Background: Sepsis is the result of a dysregulated host immune response to an infection. An ideal therapy would target both the underlying infection and the dysregulated immune response. DIBI, a novel iron-binding polymer, was specifically developed as an antimicrobial agent and has also demonstrated in vivo anti-inflammatory properties.
Objective: This study aimed to further investigate the effects of DIBI with and without the antibiotic imipenem (IMI) in colon ascendens stent peritonitis (CASP)-induced experimental sepsis.
Methods: Vehicle, DIBI and/or IMI were administered in C57BL/6 mice after CASP surgery. Intestinal leukocyte activation and capillary perfusion was evaluated by intravital microscopy. Moreover, bacterial load in peritoneal lavage fluid and blood, and plasma cytokine levels were assessed. In a second series of experiments, surgery to repair the colon was performed at 5 hr and these mice were followed for long-term survival over 7 days.

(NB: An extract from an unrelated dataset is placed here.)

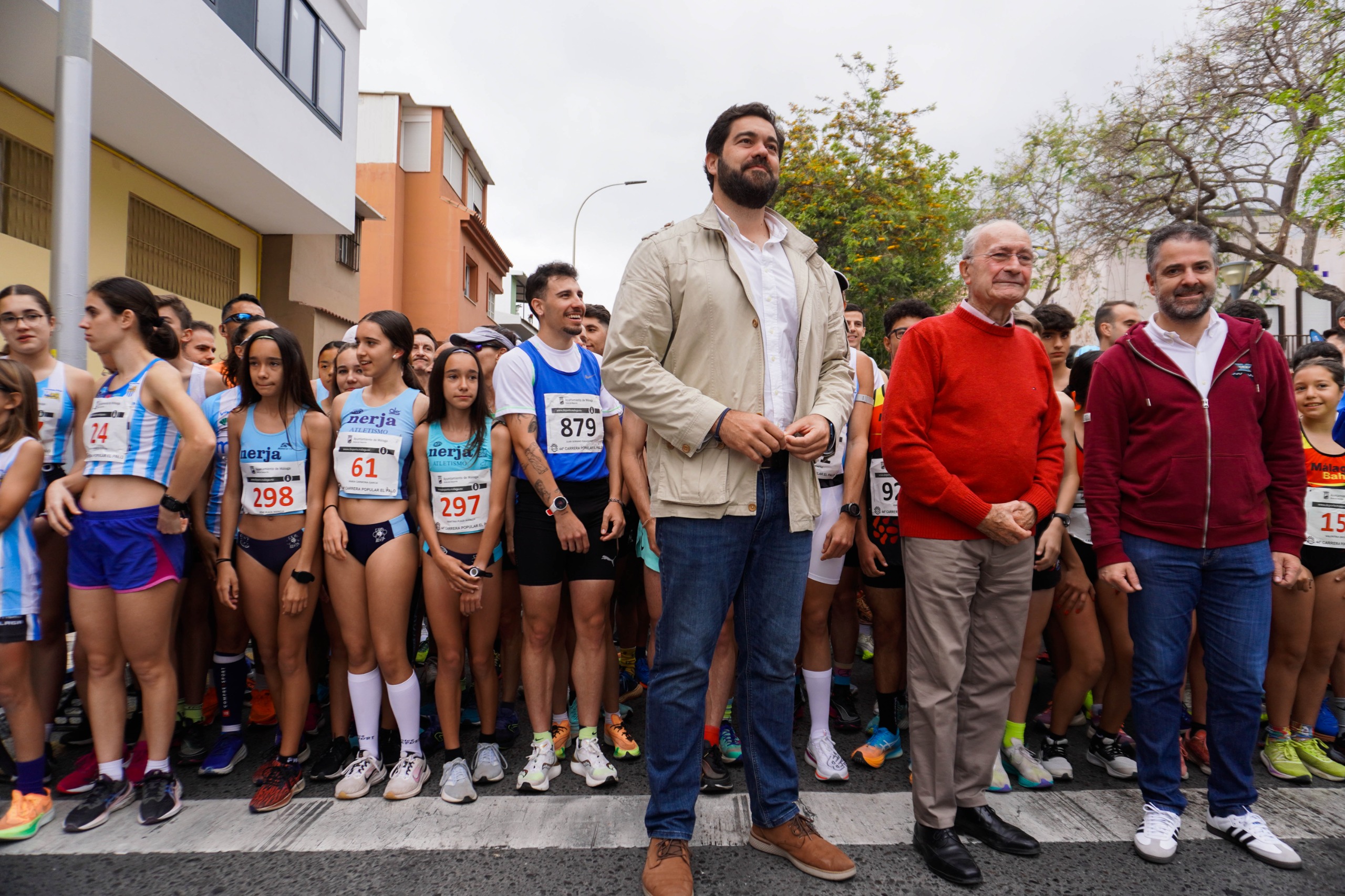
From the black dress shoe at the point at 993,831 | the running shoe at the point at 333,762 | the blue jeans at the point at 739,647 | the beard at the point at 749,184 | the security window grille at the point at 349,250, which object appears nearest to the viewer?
the blue jeans at the point at 739,647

Results: DIBI reduced leukocyte adhesion, improved capillary blood flow, and decreased key plasma cytokines levels. DIBI also improved survival of infected mice and greatly improved IMI efficacy. Survivors treated with IMI and DIBI were found to be free of systemic infection.
Conclusions: DIBI has promising potential for sepsis treatment including its use as a sole or an adjunct therapeutic with antibiotics.